With two sons playing summer baseball, and each boy on a house team as well as a travel one, my husband and I feared we would be challenged with one of our favorite warm-weather pastimes (after watching our sons play baseball, of course): outdoor grilling. Thankfully there are an increasing number of fish, meat and poultry options that I would consider to be “grill ready.” Not only are these center-of-plate proteins trimmed and portioned, processors pamper them in such a way that even inexperienced grillers have a chance to serve a main course they can be proud of.
Many processors pamper proteins with a brine, which is a concentrated salt and water solution that the raw protein soaks in prior to cooking. Through a process called osmosis, the proteins absorb the brine solution, which helps them remain moist during cooking, even if slightly overcooked. The latter often happens when the “griller” gets distracted by a whining child or chatty neighbor.
The salt denatures protein molecules, causing them to unwind and form a matrix to trap water, as well as break down and tenderize the flesh. When the brine solution is enhanced with herbs, spices and other flavorings, they get absorbed during osmosis, and make for an even tastier entrée.
Depending upon the protein and its cut, brining can be a lengthy pampering process, which is why many packers prefer industrial marinades, also referred to as enhancement solutions. Industrial marinades are very different than the marinades consumers apply at home, which are strictly about adding flavor and tenderizing muscle. Industrial marinades do the same, but they also increase product yield, as they contain hydrocolloids and phosphates, both of which aid in moisture retention. They can also help packers mask inconsistencies in the protein related to inherent differences from animal to animal, as well as improve the sensory attributes of lower-quality cuts.
Industrial marinades are either injected into the protein or applied via a tumbler. The process dictates the marinade composition. For example, injected marinades should not contain particulates that could clog needles. If visual seasonings are desired, packers will typically marinade by tumbling the protein.

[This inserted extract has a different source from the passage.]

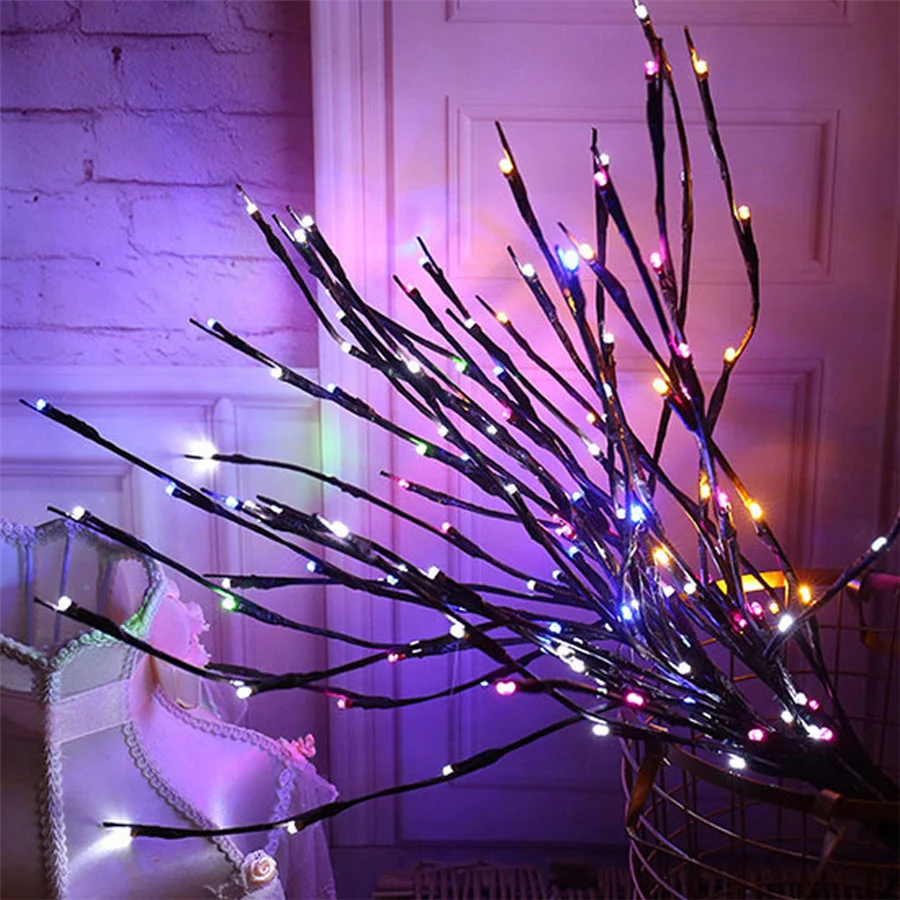 Battery Powered Creative Vase Filler Willow Branch Lamp Garlands Fairy Lights Christmas Wedding Party Decorative Night Lights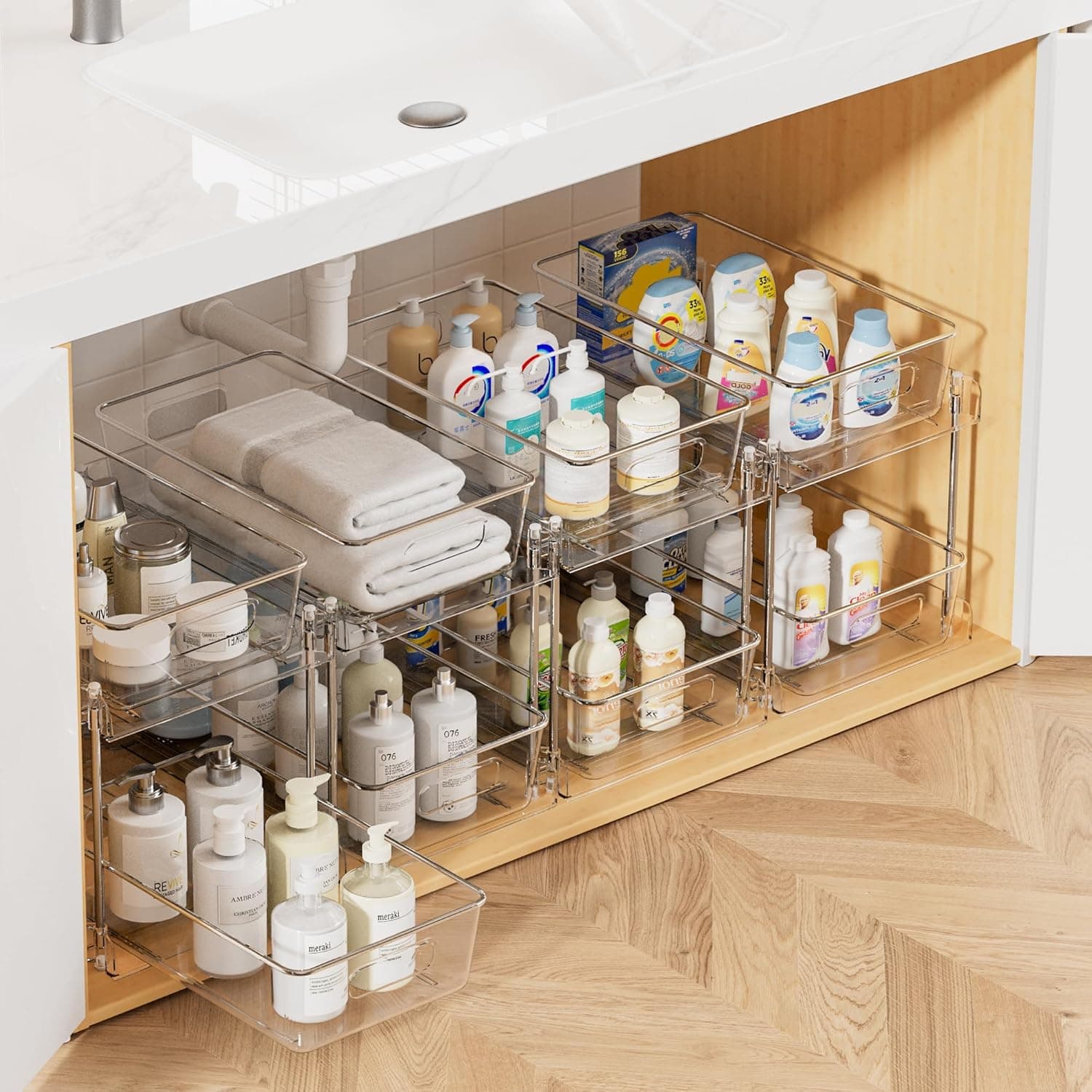 Cisily 2-tier clear acrylic pull out under sink cabinet organizer with chrome steel frame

Phosphates are a key component of most industrial marinades. As mentioned, they can increase the water-holding capacity of the protein. This is accomplished by increasing the protein’s pH away from its isoelectric point. In doing so, the protein’s net negative charge increases, producing an electrostatic repulsion between the muscle fibers that increases the protein’s ability to absorb and retain moisture.
Some phosphates slow the development of rancidity in raw proteins by binding inherent metal ions that act as catalysts to lipid oxidation. This assists with ensuring product shelf life. Phosphates can also preserve color and flavor, improve juiciness and assist with freeze/thaw stability.
Because many of us taste with our eyes before our mouth, topically applied seasonings, often referred to as dry rubs or dry marinades, are an easy way for packers to add value. And a little goes a long way in regard to enhancing visual appeal.
Dry rubs are topically applied to the protein. In an industrial setting, it is usually sifted onto conveyed protein or applied via a gentle tumble, after a light adhesive coating (oil or hydrocolloid solution) is applied.
Dry rubs are usually a blend of dehydrated herbs and spices, sometimes with some dried caramel color or even sugar. The latter not only provides a touch of sweetness, which complement many spices, but it also participates in the Maillard browning reaction, which results in surface caramelization during cooking.
With so many ways to pamper your proteins, give it a try. Parents appreciate the efforts.